Pour de nombreux personnels qui abusent de leurs fonctions dans l’administration publique, l’État n’est ni plus ni moins qu’une vache à lait à traire. S’appuyant sur le dicton populaire selon lequel « la chèvre broute là où elle est attachée », des fonctionnaires et agents de l’État véreux usent ainsi de tous les stratagèmes pour extorquer de l’argent aux citoyens qu’ils sont pourtant censés servir dans la dignité et l’honneur. La pratique est si rampante qu’elle a récemment poussé le directeur général des Douanes, Fongod Edwin Nuvaga, à sortir à nouveau de ses gonds. En effet, dans une note adressée le 7 mars dernier aux chefs de secteur et coordonnateurs de zone de la mission spéciale HALCOMI III (Halte au commerce illicite), le patron des gabelous constate pour le déplorer que pendant les contrôles routiers, « certains fonctionnaires des douanes exerçant dans les unités d’active continuent de saisir les véhicules pour motif de la mauvaise détermination de leurs valeurs imposables ». Et ce, ajoute-t-il, malgré le message porté du superviseur général délégué de cette Mission spéciale relatif justement à cette interdiction de saisir les véhicules déjà dédouanés même si les droits de douane payés semblent inférieurs au montant réel, d’après l’appréciation du douanier effectuant le contrôle.
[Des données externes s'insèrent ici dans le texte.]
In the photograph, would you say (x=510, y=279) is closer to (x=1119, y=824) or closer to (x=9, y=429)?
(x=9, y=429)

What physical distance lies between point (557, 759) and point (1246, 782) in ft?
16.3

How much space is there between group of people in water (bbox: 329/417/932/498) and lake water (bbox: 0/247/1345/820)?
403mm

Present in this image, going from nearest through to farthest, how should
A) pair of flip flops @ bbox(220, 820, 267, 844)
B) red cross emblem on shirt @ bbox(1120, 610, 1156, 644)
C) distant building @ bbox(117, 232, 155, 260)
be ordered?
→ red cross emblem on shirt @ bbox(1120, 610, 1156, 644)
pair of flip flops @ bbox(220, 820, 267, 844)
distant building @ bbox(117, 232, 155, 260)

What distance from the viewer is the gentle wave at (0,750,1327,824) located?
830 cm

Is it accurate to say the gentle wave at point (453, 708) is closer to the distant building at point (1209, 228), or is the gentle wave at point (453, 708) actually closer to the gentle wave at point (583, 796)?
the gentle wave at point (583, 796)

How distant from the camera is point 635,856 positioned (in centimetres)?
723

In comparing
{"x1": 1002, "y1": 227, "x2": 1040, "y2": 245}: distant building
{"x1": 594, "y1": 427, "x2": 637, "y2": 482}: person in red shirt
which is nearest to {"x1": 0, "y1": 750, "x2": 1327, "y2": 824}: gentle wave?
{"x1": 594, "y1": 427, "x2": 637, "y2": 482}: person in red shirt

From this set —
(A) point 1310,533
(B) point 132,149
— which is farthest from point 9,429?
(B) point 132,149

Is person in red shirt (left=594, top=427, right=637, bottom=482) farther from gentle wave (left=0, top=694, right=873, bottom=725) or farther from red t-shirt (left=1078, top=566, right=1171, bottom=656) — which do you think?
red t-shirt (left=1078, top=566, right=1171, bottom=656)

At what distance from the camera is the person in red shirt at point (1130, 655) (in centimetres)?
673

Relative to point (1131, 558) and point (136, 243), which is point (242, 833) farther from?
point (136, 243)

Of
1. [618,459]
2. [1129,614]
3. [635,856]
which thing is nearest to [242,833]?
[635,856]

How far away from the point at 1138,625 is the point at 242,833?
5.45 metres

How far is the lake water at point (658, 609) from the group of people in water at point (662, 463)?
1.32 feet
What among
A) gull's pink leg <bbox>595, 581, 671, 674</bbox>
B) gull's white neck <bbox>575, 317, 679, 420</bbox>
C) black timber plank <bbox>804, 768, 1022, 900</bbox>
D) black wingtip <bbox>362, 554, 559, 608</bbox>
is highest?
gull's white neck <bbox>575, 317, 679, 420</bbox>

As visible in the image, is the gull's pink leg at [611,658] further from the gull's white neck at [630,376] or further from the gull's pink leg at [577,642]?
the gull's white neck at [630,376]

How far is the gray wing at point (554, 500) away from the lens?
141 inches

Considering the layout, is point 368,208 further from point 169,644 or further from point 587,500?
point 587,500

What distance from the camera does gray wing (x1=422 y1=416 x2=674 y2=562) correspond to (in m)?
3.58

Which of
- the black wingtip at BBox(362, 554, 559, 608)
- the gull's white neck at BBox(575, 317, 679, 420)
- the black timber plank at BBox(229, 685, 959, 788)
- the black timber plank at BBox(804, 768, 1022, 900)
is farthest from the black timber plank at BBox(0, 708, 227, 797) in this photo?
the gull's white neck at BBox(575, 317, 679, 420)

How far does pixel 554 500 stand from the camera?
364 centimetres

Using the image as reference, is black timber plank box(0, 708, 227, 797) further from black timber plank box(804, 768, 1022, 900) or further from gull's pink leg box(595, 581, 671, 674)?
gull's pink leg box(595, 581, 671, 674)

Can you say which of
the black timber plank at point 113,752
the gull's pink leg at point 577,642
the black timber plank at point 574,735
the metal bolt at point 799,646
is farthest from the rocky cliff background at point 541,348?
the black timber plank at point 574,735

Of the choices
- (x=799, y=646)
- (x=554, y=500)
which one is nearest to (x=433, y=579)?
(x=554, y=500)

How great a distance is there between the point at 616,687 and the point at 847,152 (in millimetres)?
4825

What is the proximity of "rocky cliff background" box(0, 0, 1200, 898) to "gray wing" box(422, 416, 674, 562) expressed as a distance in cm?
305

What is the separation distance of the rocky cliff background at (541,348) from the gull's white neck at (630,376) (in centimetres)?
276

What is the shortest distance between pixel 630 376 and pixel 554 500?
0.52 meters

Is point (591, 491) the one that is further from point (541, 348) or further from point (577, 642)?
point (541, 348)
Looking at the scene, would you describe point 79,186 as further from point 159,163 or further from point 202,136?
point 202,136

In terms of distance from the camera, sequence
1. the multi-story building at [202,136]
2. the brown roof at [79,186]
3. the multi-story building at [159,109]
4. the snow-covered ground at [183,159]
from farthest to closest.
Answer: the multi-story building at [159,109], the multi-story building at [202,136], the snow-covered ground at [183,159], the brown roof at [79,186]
 Comment comprendre cet entêtement de certains à violer les consignes pourtant claires reçues de leur hiérarchie, si cette obstination ne relève pas de manœuvres ouvrant la porte au racket ? En tout état de cause, pour des actes de corruption et infractions assimilées, l’administration des finances dont fait partie la douane figure parmi les secteurs les plus dénoncés dans les Rapports de la Commission nationale anti-corruption (Conac). C’est dire que le Directeur général des Douanes sait de quoi il s’agit. Il n’est donc pas passé par quatre chemins pour affirmer sa ferme volonté de tordre le cou aux agissements décriés. Plus incisif, il dit clairement aux destinataires dudit message : « Afin de mettre un terme à ces dysfonctionnements qui occasionnent des pratiques malsaines et ternissent l’image de l’administration des Douanes, je vous invite à tenir la main ferme au strict respect de ladite note par tous les personnels placés sous votre autorité ».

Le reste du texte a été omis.